My friend “D” has a 31 year old daughter who is profoundly mentally and physically disabled. She has lived at home with her mother and brother since her late teens. She is cared for at home 24 hours 7 days a week by a care agency, with 3 days a week spent at a day centre. The family house is fully adapted to her needs. The care package was originally put together by the local authority, however a few years ago was transferred to a “health” package rather than a “care” package. Notwithstanding, the level of care from the agency and day centre has remained consistent through the years.
D received the below letter in June and subsequently received phone calls asking her questions about her daughters health and capabilities. D is a lovely, caring and remarkable person. However, she falls into Martin Lewis’ 10% or people who are not up to coping well with the modern world.
Today I happened to be with D when she received another phone call from the letter writer and she asked me to take the call.
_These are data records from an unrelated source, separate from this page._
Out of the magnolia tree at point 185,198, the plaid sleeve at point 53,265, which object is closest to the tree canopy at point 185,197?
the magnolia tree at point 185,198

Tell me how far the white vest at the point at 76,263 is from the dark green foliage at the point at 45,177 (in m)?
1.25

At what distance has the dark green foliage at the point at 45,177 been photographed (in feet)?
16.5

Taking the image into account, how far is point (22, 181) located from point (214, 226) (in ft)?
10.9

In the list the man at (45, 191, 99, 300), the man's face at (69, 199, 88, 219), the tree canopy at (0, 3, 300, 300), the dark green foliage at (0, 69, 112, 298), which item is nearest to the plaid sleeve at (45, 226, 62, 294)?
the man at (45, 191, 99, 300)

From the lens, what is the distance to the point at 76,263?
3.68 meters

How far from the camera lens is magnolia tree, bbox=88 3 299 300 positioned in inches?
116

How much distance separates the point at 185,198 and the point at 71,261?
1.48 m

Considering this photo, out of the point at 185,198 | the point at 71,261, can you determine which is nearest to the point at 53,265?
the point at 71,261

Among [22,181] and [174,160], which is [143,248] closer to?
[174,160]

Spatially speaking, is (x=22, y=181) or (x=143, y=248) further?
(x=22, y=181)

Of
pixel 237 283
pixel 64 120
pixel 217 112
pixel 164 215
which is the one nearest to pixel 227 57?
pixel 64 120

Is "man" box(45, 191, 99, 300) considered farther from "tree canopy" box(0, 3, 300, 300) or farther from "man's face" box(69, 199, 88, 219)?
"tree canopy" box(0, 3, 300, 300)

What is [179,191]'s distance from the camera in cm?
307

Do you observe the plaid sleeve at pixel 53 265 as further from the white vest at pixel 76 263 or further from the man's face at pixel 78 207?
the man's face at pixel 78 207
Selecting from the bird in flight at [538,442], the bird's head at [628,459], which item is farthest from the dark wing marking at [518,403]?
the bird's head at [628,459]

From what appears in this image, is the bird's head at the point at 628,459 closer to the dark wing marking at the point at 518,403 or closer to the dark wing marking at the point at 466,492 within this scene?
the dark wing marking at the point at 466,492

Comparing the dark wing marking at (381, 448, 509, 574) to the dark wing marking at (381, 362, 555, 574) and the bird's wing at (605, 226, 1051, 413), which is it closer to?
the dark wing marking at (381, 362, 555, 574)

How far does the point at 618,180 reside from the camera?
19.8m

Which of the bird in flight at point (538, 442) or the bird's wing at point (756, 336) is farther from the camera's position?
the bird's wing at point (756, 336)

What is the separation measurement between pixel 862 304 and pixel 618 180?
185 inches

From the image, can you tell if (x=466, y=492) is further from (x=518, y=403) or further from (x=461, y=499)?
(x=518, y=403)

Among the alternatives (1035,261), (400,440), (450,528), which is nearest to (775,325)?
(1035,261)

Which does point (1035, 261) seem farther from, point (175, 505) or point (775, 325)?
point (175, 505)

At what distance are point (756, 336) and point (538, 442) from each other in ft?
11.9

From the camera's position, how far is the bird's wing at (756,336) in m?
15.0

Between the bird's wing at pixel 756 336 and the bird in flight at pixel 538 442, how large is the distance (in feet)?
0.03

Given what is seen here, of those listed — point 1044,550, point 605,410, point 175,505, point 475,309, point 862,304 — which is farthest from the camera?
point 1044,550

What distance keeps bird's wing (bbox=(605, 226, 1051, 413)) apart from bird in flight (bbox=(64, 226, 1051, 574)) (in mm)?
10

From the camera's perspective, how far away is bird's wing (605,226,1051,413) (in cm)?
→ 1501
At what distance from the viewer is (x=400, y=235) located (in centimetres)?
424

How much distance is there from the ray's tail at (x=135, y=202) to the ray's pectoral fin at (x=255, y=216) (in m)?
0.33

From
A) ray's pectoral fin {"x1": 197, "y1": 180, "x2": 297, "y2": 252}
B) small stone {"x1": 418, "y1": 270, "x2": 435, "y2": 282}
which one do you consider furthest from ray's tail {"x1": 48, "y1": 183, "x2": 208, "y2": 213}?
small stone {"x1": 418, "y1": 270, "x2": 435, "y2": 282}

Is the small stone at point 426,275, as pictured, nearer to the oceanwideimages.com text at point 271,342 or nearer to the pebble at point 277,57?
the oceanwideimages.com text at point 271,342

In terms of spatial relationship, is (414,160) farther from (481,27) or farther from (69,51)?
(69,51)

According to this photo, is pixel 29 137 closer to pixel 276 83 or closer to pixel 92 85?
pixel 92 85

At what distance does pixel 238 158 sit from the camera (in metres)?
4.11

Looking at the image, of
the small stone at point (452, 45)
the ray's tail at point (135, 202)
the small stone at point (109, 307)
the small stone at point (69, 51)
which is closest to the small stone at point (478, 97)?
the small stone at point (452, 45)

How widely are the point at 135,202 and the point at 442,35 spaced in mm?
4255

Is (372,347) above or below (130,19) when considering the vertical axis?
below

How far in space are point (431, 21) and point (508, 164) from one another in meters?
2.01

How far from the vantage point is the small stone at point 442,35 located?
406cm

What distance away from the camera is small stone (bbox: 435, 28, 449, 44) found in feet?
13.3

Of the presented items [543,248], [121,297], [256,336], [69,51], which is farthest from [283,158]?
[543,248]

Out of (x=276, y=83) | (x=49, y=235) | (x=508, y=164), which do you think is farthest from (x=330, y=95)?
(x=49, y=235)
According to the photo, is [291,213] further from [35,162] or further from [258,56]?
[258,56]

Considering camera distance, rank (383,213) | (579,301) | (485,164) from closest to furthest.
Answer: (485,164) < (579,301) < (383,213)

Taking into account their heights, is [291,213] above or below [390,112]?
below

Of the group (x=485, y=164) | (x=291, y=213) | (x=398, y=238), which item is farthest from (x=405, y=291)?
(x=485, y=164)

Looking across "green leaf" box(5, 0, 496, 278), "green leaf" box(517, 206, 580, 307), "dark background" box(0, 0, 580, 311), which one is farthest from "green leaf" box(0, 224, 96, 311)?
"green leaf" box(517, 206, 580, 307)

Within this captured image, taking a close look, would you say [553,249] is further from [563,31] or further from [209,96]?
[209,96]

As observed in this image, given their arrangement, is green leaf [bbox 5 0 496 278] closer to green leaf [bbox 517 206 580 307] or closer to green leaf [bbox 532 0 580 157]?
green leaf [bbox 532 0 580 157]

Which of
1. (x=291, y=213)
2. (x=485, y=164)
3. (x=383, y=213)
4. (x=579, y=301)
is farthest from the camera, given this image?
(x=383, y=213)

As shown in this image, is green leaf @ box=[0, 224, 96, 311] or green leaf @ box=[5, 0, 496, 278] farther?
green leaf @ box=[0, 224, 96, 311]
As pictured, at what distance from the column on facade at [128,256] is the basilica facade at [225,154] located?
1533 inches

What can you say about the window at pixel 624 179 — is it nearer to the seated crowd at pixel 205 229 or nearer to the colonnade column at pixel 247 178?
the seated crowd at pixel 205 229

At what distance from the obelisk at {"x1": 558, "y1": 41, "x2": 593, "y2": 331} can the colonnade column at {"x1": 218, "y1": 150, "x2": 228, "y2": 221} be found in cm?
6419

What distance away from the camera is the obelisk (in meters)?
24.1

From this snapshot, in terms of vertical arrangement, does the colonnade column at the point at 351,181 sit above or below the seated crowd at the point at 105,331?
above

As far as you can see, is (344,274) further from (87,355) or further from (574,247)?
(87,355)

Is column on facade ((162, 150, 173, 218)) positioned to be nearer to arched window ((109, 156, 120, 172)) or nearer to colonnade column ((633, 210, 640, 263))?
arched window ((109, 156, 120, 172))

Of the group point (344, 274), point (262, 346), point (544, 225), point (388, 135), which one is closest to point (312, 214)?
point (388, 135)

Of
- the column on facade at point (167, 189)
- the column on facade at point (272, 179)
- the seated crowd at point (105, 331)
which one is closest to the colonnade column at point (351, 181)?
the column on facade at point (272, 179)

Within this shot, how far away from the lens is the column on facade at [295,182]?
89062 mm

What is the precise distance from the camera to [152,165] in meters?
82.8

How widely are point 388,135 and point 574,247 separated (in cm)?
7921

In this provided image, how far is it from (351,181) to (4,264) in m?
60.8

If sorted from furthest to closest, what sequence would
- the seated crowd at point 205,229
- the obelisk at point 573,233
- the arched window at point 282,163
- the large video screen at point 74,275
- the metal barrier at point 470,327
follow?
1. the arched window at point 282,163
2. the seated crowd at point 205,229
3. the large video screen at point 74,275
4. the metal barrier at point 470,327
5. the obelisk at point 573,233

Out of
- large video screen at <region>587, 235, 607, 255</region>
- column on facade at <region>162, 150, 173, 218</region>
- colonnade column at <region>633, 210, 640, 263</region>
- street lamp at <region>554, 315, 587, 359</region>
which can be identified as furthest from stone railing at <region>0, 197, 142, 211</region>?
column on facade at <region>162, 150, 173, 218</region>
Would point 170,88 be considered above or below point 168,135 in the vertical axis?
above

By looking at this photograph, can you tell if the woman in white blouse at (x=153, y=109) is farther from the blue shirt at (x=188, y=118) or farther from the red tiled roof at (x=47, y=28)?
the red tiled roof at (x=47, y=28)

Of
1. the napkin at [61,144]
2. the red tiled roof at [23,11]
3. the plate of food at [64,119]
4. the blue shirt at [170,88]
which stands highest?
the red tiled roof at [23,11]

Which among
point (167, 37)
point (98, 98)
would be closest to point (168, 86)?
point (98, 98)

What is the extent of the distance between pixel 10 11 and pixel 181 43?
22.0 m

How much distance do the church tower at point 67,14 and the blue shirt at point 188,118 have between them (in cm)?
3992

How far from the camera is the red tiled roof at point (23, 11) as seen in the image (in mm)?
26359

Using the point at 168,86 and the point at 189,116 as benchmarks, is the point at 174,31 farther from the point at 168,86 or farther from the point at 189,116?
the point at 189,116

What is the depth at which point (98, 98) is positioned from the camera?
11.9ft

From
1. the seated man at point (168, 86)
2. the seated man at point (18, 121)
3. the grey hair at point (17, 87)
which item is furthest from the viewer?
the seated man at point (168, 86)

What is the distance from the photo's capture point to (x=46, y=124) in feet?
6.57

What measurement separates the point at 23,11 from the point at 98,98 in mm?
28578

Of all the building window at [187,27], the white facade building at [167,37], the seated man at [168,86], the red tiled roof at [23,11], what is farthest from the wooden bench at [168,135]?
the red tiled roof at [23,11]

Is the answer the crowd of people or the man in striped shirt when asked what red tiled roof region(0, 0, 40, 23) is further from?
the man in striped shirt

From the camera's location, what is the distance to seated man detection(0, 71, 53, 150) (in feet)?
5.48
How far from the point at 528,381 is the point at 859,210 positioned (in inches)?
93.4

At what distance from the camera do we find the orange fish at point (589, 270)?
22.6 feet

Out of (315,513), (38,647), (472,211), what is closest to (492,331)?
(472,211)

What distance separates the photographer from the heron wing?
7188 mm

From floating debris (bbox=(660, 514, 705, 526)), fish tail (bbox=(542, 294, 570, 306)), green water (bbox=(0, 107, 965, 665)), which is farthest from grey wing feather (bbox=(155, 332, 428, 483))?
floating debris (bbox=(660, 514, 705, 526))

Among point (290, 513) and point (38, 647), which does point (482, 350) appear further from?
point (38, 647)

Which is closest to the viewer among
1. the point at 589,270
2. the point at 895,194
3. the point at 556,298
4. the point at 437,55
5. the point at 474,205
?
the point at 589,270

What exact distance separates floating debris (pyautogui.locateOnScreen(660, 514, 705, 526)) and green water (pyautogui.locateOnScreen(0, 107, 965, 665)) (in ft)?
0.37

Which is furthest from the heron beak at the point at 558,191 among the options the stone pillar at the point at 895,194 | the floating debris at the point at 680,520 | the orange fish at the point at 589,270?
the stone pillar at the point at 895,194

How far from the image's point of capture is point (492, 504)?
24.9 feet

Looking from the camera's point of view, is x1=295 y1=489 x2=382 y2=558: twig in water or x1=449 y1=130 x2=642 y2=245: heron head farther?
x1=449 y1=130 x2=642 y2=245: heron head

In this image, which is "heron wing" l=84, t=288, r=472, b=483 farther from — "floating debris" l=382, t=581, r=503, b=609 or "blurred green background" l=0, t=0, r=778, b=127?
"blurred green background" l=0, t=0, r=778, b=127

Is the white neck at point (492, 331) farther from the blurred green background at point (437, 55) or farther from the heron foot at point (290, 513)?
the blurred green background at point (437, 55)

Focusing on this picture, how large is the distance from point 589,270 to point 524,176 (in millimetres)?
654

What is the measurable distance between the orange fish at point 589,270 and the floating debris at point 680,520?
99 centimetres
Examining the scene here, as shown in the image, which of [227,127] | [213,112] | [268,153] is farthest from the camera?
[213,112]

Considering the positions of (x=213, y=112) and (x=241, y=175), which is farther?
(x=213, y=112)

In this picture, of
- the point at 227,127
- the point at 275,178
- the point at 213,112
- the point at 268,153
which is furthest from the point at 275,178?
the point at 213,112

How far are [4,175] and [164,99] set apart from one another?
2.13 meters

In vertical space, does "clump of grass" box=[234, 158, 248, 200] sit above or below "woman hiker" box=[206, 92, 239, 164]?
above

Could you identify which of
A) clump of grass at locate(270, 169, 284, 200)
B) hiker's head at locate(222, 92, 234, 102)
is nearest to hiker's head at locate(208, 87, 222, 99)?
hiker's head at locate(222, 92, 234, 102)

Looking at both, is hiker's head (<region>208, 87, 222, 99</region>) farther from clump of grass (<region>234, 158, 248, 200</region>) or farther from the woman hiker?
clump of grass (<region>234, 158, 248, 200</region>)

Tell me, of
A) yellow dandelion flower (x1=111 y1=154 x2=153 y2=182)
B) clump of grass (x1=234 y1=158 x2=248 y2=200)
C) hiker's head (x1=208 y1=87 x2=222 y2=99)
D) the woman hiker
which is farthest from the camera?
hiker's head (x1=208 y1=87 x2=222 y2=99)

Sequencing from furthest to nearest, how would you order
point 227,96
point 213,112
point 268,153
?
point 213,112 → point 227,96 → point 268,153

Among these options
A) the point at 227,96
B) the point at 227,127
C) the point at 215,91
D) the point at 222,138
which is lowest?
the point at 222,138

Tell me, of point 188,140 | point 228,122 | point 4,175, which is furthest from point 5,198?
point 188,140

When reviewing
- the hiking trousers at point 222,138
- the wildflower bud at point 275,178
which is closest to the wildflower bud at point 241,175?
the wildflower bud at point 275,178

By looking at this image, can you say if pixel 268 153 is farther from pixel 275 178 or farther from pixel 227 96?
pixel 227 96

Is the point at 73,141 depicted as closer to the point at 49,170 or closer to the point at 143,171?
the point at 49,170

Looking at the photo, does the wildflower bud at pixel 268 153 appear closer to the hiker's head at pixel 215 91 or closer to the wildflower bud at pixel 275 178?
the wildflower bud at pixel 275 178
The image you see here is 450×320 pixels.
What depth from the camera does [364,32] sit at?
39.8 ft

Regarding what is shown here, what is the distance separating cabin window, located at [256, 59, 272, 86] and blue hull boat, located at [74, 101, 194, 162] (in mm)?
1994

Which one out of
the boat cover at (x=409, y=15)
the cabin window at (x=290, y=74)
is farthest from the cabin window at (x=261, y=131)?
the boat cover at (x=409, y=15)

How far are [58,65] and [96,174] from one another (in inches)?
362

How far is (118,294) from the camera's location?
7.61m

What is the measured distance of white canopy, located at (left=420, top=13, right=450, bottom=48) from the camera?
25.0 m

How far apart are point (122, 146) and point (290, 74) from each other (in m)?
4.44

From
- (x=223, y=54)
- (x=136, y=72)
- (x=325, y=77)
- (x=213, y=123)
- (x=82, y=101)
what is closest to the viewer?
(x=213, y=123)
The call was to confirm that all had now been completed and that today a Deprivation of Liberty Order was being sought from the Court of Protection.
I am concerned that such an Order is being sought behind the back of her mother and would question whether such an order is appropriate. On the other hand, it may be something which is entirely normal and required so that the CCG (or it's replacement) can continue to fund care. D is concerned that it may be a prelude to making changes to the care arrangements currently in place.
Does anyone have more knowledge?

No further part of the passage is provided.